- _TASK A_
Reproduce the stretch of the directional drilling text from "Sperry did this" through "at the point.", word for word.
- _TASK B_
According to the directional drilling text, which three components are measured at a point in a wellbore to determine its position?

- _PROVIDED TEXT_
========

Sperry did this under contract to Sun Oil (which was involved in a lawsuit as
described above), and a spin-off company "Sperry Sun" was formed,
which brand continues to this day, absorbed into Halliburton. Three components
are measured at any given point in a wellbore in order to determine its
position: the depth of the point along the course of the borehole (measured
depth), the inclination at the point, and the magnetic azimuth at the point.
These three components combined are referred to as a "survey". A
series of consecutive surveys are needed to track the progress and location of
a wellbore. Many of the earliest innovations such as photographic single shot
technology and crow's feet baffle plates for landing survey tools were
developed by Robert Richardson, an independent directional driller who first
drilled in the 1940s and was still working in 2012.
Prior experience with rotary drilling had established
several principles for the configuration of drilling equipment down hole ("Bottom Hole Assembly" or "BHA")
that would be prone to "drilling crooked hole" (i.e., initial
accidental deviations from the vertical would be increased). Counter-experience
had also given early directional drillers ("DD's") principles of BHA
design and drilling practice that would help bring a crooked hole nearer the
vertical.
In 1934, H. John Eastman of Long Beach, California,
became a pioneer in directional drilling when he and George Failing of Enid,
Oklahoma, saved the Conroe, Texas, oil field. Failing had recently patented a
portable drilling truck. He had started his company in 1931 when he mated a
drilling rig to a truck and a power take-off assembly. The innovation allowed
rapid drilling of a series of slanted wells. This capacity to quickly drill
multiple relief wells and relieve the enormous gas pressure was critical to
extinguishing the Conroe fire. (E&P, "Making a hole was hard work,"

========

- _EXTRACTED DATA_
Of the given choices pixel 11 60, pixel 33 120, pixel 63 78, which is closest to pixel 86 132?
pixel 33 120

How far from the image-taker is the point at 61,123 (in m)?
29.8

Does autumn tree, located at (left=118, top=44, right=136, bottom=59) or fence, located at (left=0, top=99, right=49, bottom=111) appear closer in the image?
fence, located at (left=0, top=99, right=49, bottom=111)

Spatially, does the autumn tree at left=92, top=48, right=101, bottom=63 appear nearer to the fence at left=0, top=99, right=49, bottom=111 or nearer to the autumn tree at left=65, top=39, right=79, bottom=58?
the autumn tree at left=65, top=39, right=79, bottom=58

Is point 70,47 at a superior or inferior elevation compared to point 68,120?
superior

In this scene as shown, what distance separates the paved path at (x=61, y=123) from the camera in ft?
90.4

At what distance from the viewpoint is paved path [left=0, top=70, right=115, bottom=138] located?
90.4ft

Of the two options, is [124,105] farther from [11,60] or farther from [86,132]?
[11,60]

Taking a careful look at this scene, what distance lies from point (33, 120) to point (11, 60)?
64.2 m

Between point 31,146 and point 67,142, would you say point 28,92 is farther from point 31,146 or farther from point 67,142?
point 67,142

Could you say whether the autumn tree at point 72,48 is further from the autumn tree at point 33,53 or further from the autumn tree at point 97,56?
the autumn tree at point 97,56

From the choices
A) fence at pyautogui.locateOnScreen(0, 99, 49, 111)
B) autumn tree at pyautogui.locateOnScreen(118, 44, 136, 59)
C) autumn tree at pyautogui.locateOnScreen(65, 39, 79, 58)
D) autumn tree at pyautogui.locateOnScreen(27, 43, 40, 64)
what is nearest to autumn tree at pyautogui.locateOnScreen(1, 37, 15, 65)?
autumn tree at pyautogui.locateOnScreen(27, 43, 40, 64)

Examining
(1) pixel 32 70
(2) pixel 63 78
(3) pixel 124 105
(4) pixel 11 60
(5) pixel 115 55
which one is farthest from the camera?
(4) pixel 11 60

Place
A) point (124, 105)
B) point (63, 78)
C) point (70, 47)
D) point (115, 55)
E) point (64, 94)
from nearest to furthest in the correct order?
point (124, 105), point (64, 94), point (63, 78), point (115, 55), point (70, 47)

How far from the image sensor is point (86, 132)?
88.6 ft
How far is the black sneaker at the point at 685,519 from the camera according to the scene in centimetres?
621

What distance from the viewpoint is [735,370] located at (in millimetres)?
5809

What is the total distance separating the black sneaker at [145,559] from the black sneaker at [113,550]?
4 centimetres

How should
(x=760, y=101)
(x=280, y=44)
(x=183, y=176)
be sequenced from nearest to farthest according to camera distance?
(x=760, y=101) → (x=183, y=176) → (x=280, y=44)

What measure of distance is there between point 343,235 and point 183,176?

========

- _FULL SOLUTION A_
Sperry did this under contract to Sun Oil (which was involved in a lawsuit as
described above), and a spin-off company "Sperry Sun" was formed,
which brand continues to this day, absorbed into Halliburton. Three components
are measured at any given point in a wellbore in order to determine its
position: the depth of the point along the course of the borehole (measured
depth), the inclination at the point, and the magnetic azimuth at the point.

- _FULL SOLUTION B_
The measured depth along the borehole, the inclination at the point, and the magnetic azimuth at the point.